### Excerpt
# Trade into VWL vs Houses at Summer Bay



## 3kids4me (Jun 24, 2016)

I have Houses at Summer at Summer Bay booked for January and just matched for a one bedroom at VWL. Thoughts on VWL? We won't give up Summer Bay because there are four of us but I thought VWL might be fun - then again, last time I double booked we didn't use the DVC property at all (it was Saratoga Springs and I didn't really love it enough to stay in it - plus no transportation to parks other than bus.)

Thanks for any input!!


----------



## ljmiii (Jun 24, 2016)

We've stayed at the Wilderness lodge villas a number of times...but now that our kids are older we don't go so much anymore.

PROS: Boats to the Magic Kingdom and Fort Wilderness. Beautiful theming - particularly the grand hall and pools. Artist Point. At base the Wilderness Lodge is the most 'fun' resort (with the possible exception of AKL)...particularly to little kids.

CONS: Bus to everywhere else. Eating is something of a challenge ever since the Whispering Canyon Cafe started taking reservations as the third dining option - the Roaring Fork - is just take away fast food. Lastly, compared with other resorts the pools are more suited to younger kids.

So basically if you have younger children I would definitely stay at the Wilderness lodge - the easy transportation to MK and theming make it completely worth the hassles. Otherwise, not so much.


----------



## bendadin (Jun 24, 2016)

Summer Bay is a haul compared to VWL. There is construction going on at VWL, though. I've been to Summer Bay twice. I bought at Bonnet Creek and at Disney as to not have to return to Summer Bay. Personally I'd take VWL.


----------



## bnoble (Jun 24, 2016)

VWL is a "second generation" DVC resort---the rooms are small.  I would not put four people in one of those 1BRs.


----------



## wed100105 (Jun 24, 2016)

What ages? We have six here at WLV now and are fine. I actually love the resort and would be thrilled to be here in January. The theming would be wonderful that time of year.

The construction has been a blessing for us. We've never been bothered by it, and there are so few people here. It's like the whole place is yours.

### Required tasks
1: Reproduce the passage of the VWL versus Summer Bay thread between "## ljmiii (Jun" and "to little kids.", inclusive.
2: Write the next part of the forum thread comparing VWL with Houses at Summer Bay, starting after its final post.

### Recorded information
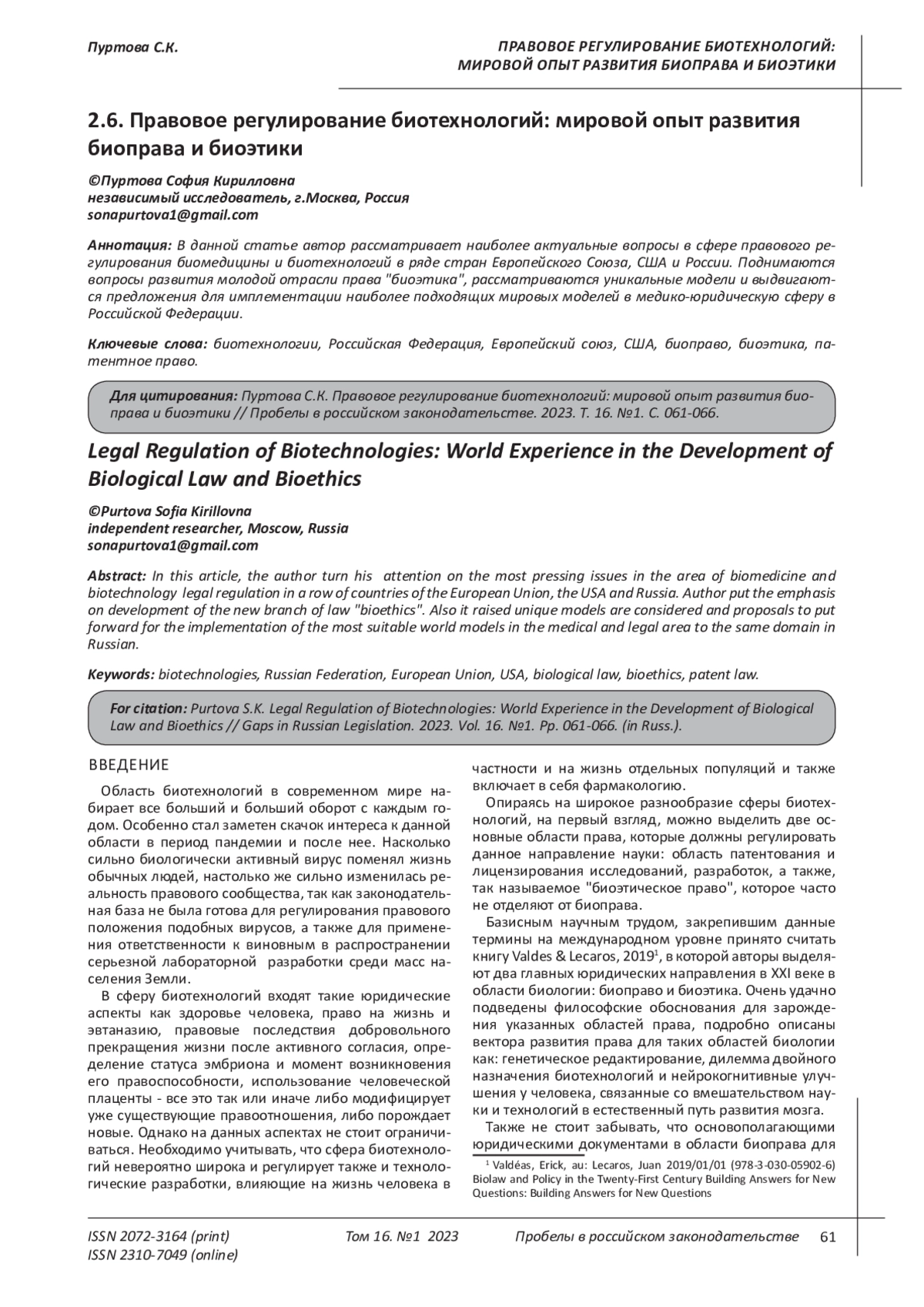 Пуртова С.К.

ПРАВОВОЕ РЕГУЛИРОВАНИЕ БИОТЕХНОЛОГИЙ: МИРОВОЙ ОПЫТ РАЗВИТИЯ БИОПРАВА И БИОЭТИКИ

2.6. Правовое регулирование биотехнологий: мировой опыт развития биоправа и биоэтики

©Пуртова София Кирилловна
независимый исследователь, г.Москва, Россия
sonapurtova1@gmail.com

Аннотация: В данной статье автор рассматривает наиболее актуальные вопросы в сфере правового регулирования биомедицины и биотехнологий в ряде стран Европейского Союза, США и России. Поднимаются вопросы развития молодой отрасли права "биоэтика", рассматриваются уникальные модели и выдвигаются предложения для имплементации наиболее подходящих мировых моделей в медико-юридическую сферу в Российской Федерации.

Ключевые слова: биотехнологии, Российская Федерация, Европейский союз, США, биоправо, биоэтика, патентное право.

Для цитирования: Пуртова С.К. Правовое регулирование биотехнологий: мировой опыт развития биоправа и биоэтики // Пробелы в российском законодательстве. 2023. Т. 16. №1. С. 061-066.

Legal Regulation of Biotechnologies: World Experience in the Development of Biological Law and Bioethics

©Purtova Sofia Kirillovna
independent researcher, Moscow, Russia
sonapurtova1@gmail.com

Abstract: In this article, the author turn his attention on the most pressing issues in the area of biomedicine and biotechnology legal regulation in a row of countries of the European Union, the USA and Russia. Author put the emphasis on development of the new branch of law "bioethics". Also it raised unique models are considered and proposals to put forward for the implementation of the most suitable world models in the medical and legal area to the same domain in Russian.

Keywords: biotechnologies, Russian Federation, European Union, USA, biological law, bioethics, patent law.

For citation: Purtova S.K. Legal Regulation of Biotechnologies: World Experience in the Development of Biological Law and Bioethics // Gaps in Russian Legislation. 2023. Vol. 16. №1. Pp. 061-066. (in Russ.).

ВВЕДЕНИЕ

Область биотехнологий в современном мире набирает все больший и больший оборот с каждым годом. Особенно стал заметен скачок интереса к данной области в период пандемии и после нее. Насколько сильно биологически активный вирус поменял жизнь обычных людей, настолько же сильно изменилась реальность правового сообщества, так как законодательная база не была готова для регулирования правового положения подобных вирусов, а также для применения ответственности к виновным в распространении серьезной лабораторной разработки среди масс населения Земли.

В сферу биотехнологий входят такие юридические аспекты как здоровье человека, право на жизнь и эвтаназию, правовые последствия добровольного прекращения жизни после активного согласия, определение статуса эмбриона и момент возникновения его правоспособности, использование человеческой плаценты - все это так или иначе либо модифицирует уже существующие правоотношения, либо порождает новые. Однако на данных аспектах не стоит ограничиваться. Необходимо учитывать, что сфера биотехнологий невероятно широка и регулирует также и технологические разработки, влияющие на жизнь человека в частности и на жизнь отдельных популяций и также включает в себя фармакологию.

Опираясь на широкое разнообразие сферы биотехнологий, на первый взгляд, можно выделить две основные области права, которые должны регулировать данное направление науки: область патентования и лицензирования исследований, разработок, а также, так называемое "биоэтическое право", которое часто не отделяют от биоправа.

Базисным научным трудом, закрепившим данные термины на международном уровне принято считать книгу Valdes & Lecaros, 2019$^1$, в которой авторы выделяют два главных юридических направления в XXI веке в области биологии: биоправо и биоэтика. Очень удачно подведены философские обоснования для зарождения указанных областей права, подробно описаны вектора развития права для таких областей биологии как: генетическое редактирование, дилемма двойного назначения биотехнологий и нейрокогнитивные улучшения у человека, связанные со вмешательством науки и технологий в естественный путь развития мозга.

Также не стоит забывать, что основополагающими юридическими документами в области биоправа для

$^1$ Valdéas, Erick, au: Lecaros, Juan 2019/01/01 (978-3-030-05902-6) Biolaw and Policy in the Twenty-First Century Building Answers for New Questions: Building Answers for New Questions

ISSN 2072-3164 (print)
ISSN 2310-7049 (online)
Том 16. №1 2023
Пробелы в российском законодательстве
61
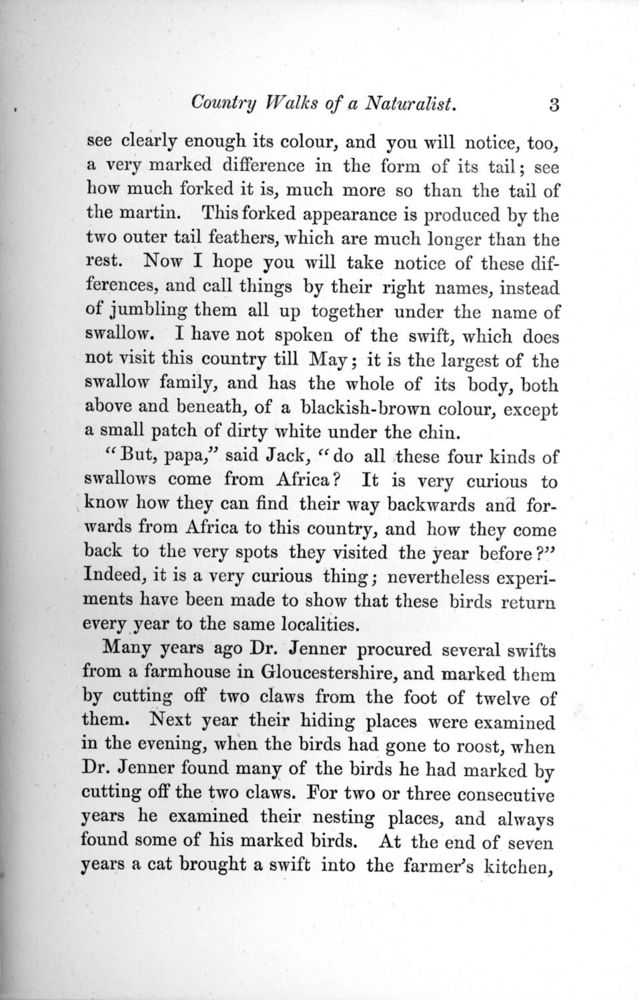 Country Walks of a Naturalist. 3

see clearly enough its colour, and you will notice, too, a very marked difference in the form of its tail; see how much forked it is, much more so than the tail of the martin. This forked appearance is produced by the two outer tail feathers, which are much longer than the rest. Now I hope you will take notice of these differences, and call things by their right names, instead of jumbling them all up together under the name of swallow. I have not spoken of the swift, which does not visit this country till May; it is the largest of the swallow family, and has the whole of its body, both above and beneath, of a blackish-brown colour, except a small patch of dirty white under the chin.

"But, papa," said Jack, "do all these four kinds of swallows come from Africa? It is very curious to know how they can find their way backwards and forwards from Africa to this country, and how they come back to the very spots they visited the year before?" Indeed, it is a very curious thing; nevertheless experiments have been made to show that these birds return every year to the same localities.

Many years ago Dr. Jenner procured several swifts from a farmhouse in Gloucestershire, and marked them by cutting off two claws from the foot of twelve of them. Next year their hiding places were examined in the evening, when the birds had gone to roost, when Dr. Jenner found many of the birds he had marked by cutting off the two claws. For two or three consecutive years he examined their nesting places, and always found some of his marked birds. At the end of seven years a cat brought a swift into the farmer's kitchen,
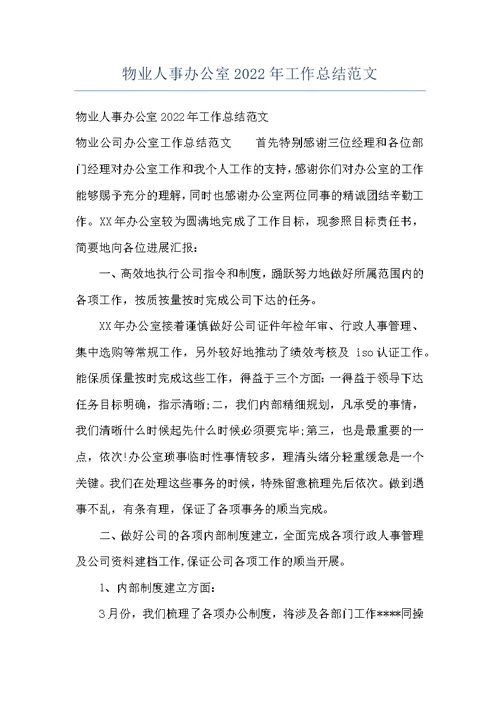 物业人事办公室2022年工作总结范文

物业人事办公室2022年工作总结范文

物业公司办公室工作总结范文　　首先特别感谢三位经理和各位部门经理对办公室工作和我个人工作的支持，感谢你们对办公室的工作能够赐予充分的理解，同时也感谢办公室两位同事的精诚团结辛勤工作。XX年办公室较为圆满地完成了工作目标，现参照目标责任书，简要地向各位进展汇报：

一、高效地执行公司指令和制度，踊跃努力地做好所属范围内的各项工作，按质按量按时完成公司下达的任务。

XX年办公室接着谨慎做好公司证件年检年审、行政人事管理、集中选购等常规工作，另外较好地推动了绩效考核及 iso认证工作。能保质保量按时完成这些工作，得益于三个方面：一得益于领导下达任务目标明确，指示清晰；二，我们内部精细规划，凡承受的事情，我们清晰什么时候起先什么时候必须要完毕；第三，也是最重要的一点，依次!办公室琐事临时性事情较多，理清头绪分轻重缓急是一个关键。我们在处理这些事务的时候，特殊留意梳理先后依次。做到遇事不乱，有条有理，保证了各项事务的顺当完成。

二、做好公司的各项内部制度建立，全面完成各项行政人事管理及公司资料建档工作，保证公司各项工作的顺当开展。

1、内部制度建立方面：

3月份，我们梳理了各项办公制度，将涉及各部门工作****同操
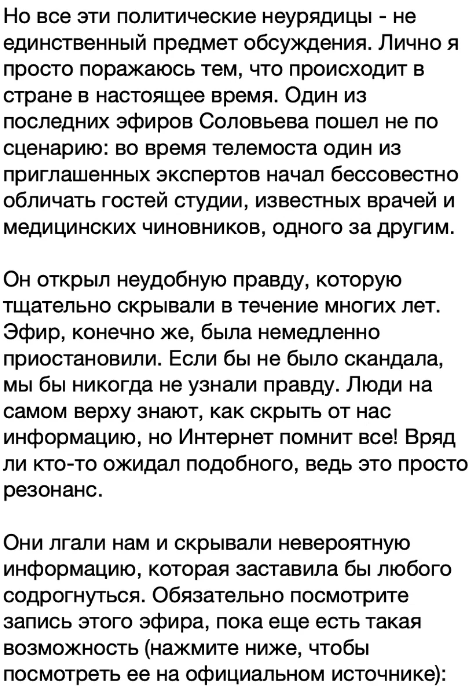 Но все эти политические неурядицы - не единственный предмет обсуждения. Лично я просто поражаюсь тем, что происходит в стране в настоящее время. Один из последних эфиров Соловьева пошел не по сценарию: во время телемоста один из приглашенных экспертов начал бессовестно обличать гостей студии, известных врачей и медицинских чиновников, одного за другим.

Он открыл неудобную правду, которую тщательно скрывали в течение многих лет. Эфир, конечно же, была немедленно приостановили. Если бы не было скандала, мы бы никогда не узнали правду. Люди на самом верху знают, как скрыть от нас информацию, но Интернет помнит все! Вряд ли кто-то ожидал подобного, ведь это просто резонанс.

Они лгали нам и скрывали невероятную информацию, которая заставила бы любого содрогнуться. Обязательно посмотрите запись этого эфира, пока еще есть такая возможность (нажмите ниже, чтобы посмотреть ее на официальном источнике):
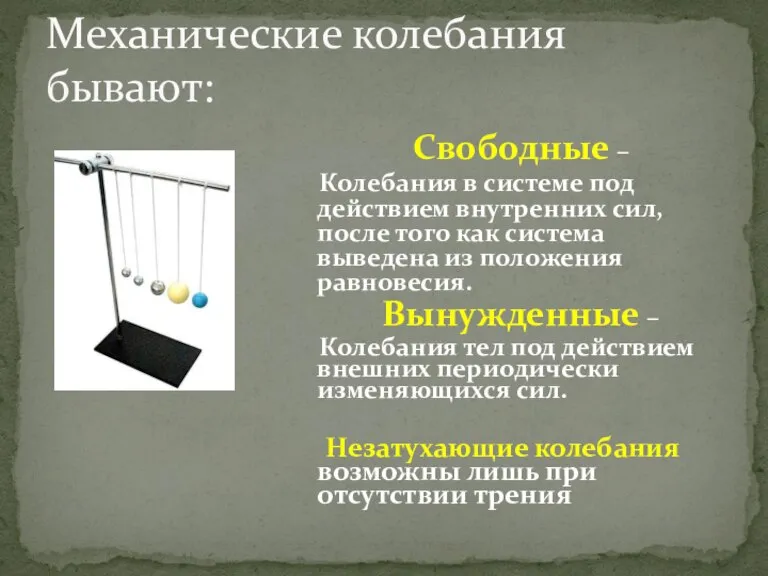 Механические колебания бывают:

Свободные –

Колебания в системе под действием внутренних сил, после того как система выведена из положения равновесия.

Вынужденные –

Колебания тел под действием внешних периодически изменяющихся сил.

Незатухающие колебания возможны лишь при отсутствии трения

### Expected outputs
1:
## ljmiii (Jun 24, 2016)

We've stayed at the Wilderness lodge villas a number of times...but now that our kids are older we don't go so much anymore.

PROS: Boats to the Magic Kingdom and Fort Wilderness. Beautiful theming - particularly the grand hall and pools. Artist Point. At base the Wilderness Lodge is the most 'fun' resort (with the possible exception of AKL)...particularly to little kids.

2:
----------



## Deb & Bill (Jun 25, 2016)

wed100105 said:


> What ages? We have six here at WLV now and are fine. I actually love the resort and would be thrilled to be here in January. The theming would be wonderful that time of year.
> 
> The construction has been a blessing for us. We've never been bothered by it, and there are so few people here. It's like the whole place is yours.



How do you have six in a one bedroom?  Unless you are in a studio and one is under the age of three.  

We had four once, all over the age of 18, and booked a two bedroom.  It was very nice for the four of us.


----------



## 3kids4me (Jun 26, 2016)

Thanks all.  The two kids who would be coming with us are 22 and 17, so not little!  I don't think we would fit well in the VWL one bedroom but it might be nice for the kids to stay over there or for us to take turns!  We will be renting a car - I find Disney buses very slow and prefer to drive over to the parks.

We actually stayed at Bonnet Creek a few months ago.  The resort is very nice, but the parking situation is terrible and the check-in process let a lot to be desired.  Not sure I would stay there again - so stressful coming back every day and not being able to find a parking space!


----------



## wed100105 (Jun 26, 2016)

Deb & Bill said:


> How do you have six in a one bedroom?  Unless you are in a studio and one is under the age of three.
> 
> We had four once, all over the age of 18, and booked a two bedroom.  It was very nice for the four of us.





dVC allowed four plus one in the bedroom plus an infant. I didn't think it would be possible either, but we had no issues. I have a couple of threads from last August where people chimed in regarding occupancy if you'd like to go back and search.


----------



## bendadin (Jun 26, 2016)

3kids4me said:


> Thanks all.  The two kids who would be coming with us are 22 and 17, so not little!  I don't think we would fit well in the VWL one bedroom but it might be nice for the kids to stay over there or for us to take turns!  We will be renting a car - I find Disney buses very slow and prefer to drive over to the parks.
> 
> We actually stayed at Bonnet Creek a few months ago.  The resort is very nice, but the parking situation is terrible and the check-in process let a lot to be desired.  Not sure I would stay there again - so stressful coming back every day and not being able to find a parking space!



I don't even bother looking. I head to the parking garage and hoof it.


----------



## bnoble (Jun 26, 2016)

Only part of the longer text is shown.